The online onslaught is severe and has managed to sweep our attention towards it. There are people who believe that whatever is there to know and understand can all be found on some or the other online portal. There are websites that inform as well as entertain besides selling something or the other. Even my son who is in London says, ‘I get all my news online.’
But listen, I still get four different newspapers delivered to me each morning. I cannot even think of a morning slowly merge into the afternoon without my reading the daily newspaper. A few years back some analysts had begun predicting the death of newspapers as we have seen them. Even I had started logging on to the epapers and sometimes found them rather useful because sharing snippets seemed so much easier without me having to scan an article or headline from its paper version. Snip and you’re done seemed like music to me then. But as the years rolled by, I am back to believing that unless I navigate through the pages, I will not really understand everything that is happening around me as I wish to. Paragraphs hurriedly scanned on a smartphone or a tablet cannot rise to becoming a ‘mirror of society’ so to say. The New Statesman writes in an article: ‘Theatre outlasted not only the newspaper, but also cinema and then television. Radio has flourished in the TV age; cinema, in turn, has held its own against videos and DVDs. In the first eight months of 2013, US hardback book sales rose 10 per cent while ebook sales fell. Even vinyl records have made a comeback, with sales on Amazon up 745 per cent since 2008.’

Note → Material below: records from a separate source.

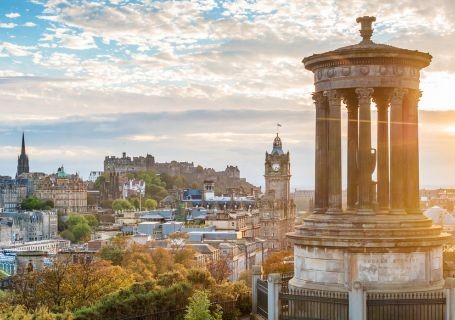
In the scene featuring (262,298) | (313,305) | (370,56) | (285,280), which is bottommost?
(262,298)

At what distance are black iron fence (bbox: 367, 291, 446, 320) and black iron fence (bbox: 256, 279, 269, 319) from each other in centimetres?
441

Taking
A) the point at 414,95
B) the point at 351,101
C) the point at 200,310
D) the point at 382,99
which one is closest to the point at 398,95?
the point at 414,95

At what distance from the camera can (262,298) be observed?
3256cm

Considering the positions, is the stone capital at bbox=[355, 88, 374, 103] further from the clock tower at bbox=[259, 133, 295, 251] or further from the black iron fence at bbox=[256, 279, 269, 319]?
the clock tower at bbox=[259, 133, 295, 251]

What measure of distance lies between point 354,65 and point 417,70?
229 centimetres

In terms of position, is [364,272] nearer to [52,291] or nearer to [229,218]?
[52,291]

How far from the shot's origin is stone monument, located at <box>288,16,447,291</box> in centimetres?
2962

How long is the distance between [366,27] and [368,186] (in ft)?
18.7

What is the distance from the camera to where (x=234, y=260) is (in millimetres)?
126875

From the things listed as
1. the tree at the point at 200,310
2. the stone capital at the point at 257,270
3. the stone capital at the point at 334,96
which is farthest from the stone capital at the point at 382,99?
the tree at the point at 200,310

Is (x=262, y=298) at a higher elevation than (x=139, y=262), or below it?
higher

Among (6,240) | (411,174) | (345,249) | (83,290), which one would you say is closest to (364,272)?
(345,249)

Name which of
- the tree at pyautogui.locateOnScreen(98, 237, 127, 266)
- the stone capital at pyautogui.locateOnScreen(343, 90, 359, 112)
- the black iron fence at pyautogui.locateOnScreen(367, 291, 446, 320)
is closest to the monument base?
the black iron fence at pyautogui.locateOnScreen(367, 291, 446, 320)

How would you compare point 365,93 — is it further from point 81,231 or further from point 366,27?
point 81,231
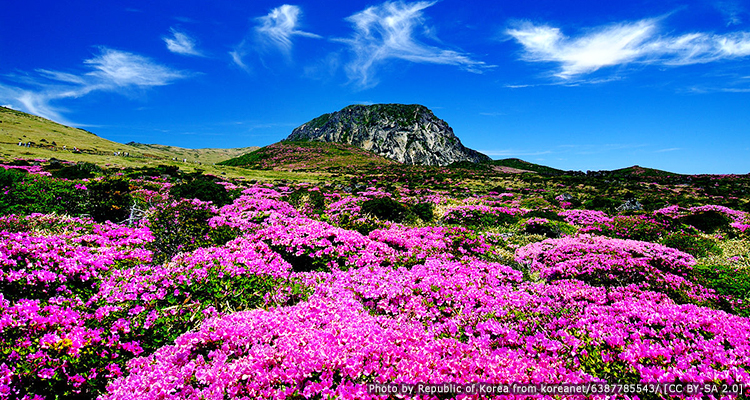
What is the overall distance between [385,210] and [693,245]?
45.3 ft

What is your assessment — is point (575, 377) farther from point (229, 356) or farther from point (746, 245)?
point (746, 245)

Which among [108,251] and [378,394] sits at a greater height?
[108,251]

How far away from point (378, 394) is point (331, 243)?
6.04m

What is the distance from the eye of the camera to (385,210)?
17797mm

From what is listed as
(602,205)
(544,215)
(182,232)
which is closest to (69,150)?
(182,232)

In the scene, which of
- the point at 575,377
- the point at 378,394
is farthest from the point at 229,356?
the point at 575,377

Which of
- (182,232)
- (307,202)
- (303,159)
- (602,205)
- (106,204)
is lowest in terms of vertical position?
(182,232)

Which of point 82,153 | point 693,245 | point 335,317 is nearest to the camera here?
point 335,317

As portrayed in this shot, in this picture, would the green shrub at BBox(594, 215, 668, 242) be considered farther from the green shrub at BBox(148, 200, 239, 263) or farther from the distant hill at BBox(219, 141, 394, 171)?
the distant hill at BBox(219, 141, 394, 171)

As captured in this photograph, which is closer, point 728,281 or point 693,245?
point 728,281

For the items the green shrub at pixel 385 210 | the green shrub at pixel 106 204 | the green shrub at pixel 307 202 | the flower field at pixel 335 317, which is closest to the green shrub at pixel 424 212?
the green shrub at pixel 385 210

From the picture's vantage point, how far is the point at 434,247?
10141 mm

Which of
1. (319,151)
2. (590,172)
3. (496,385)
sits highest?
(319,151)

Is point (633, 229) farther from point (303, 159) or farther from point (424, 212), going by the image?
point (303, 159)
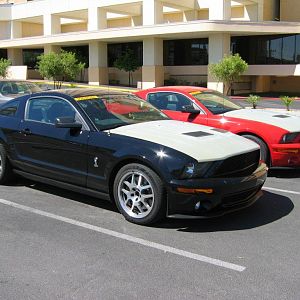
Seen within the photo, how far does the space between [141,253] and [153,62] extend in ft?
107

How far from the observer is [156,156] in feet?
17.0

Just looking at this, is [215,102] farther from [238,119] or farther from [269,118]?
[269,118]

We all know that even newspapers were not always the main source for news and views… but slowly found their prime niche in a world that had depended for centuries on the oral tradition and then stone tablets and papyrus rolls. Now in the digital era, their existence is being questioned. Not that I am averse to connecting to the internet to find out if all is well with the world… but then a headline in a tweet is not as palatable as leaning over the shoulders of Specky, my wife, to read one that she has her finger on. Yes, I have my own set of peppy reasons for believing that newspapers are not going to fade away.
- I can stand on the balcony in bright light and watch the kids play seven stories below as I go through the latest of Virat Kohli’s exploits.
- Solving daily Sudoku and word puzzles with my wife are so full of organic joy that these games on apps can never give.
- Read news without your attention being hijacked by social media messages after every few seconds.
- I can roll the newspaper and swat an irritant bug without risking smashing an expensive gadget if I do the same with it.
- Carry a vital cutting to show to those who aren’t net, computer, and gadget friendly.
- Browse through full-page adverts and make my own notes in the white spaces as I plan my next post.
- No qualms about handing a newspaper that has been read to my neighbour who wants to read but never wants to buy one.
- In India we can even sell old newspapers in raddi and subsidize the billing for the next month.
- Keep my hot bowl of soup over it on my lap and not risk any burns.
There are hundreds of more reasons that I can think of that I use the newspaper for besides reading the news and the views in its edit pages. In fact I can even navigate through the traffic in my Tata Zica with the newspaper strategically poised to let me go through the headlines without risking a traffic cop stopping and fining me for using my smartphone while driving.
Most important, I love the invigorating smell of the bundle of daily newspapers as I carry them in… unbeatable and priceless, no doubt. Yes sir, newspapers are not going away anywhere.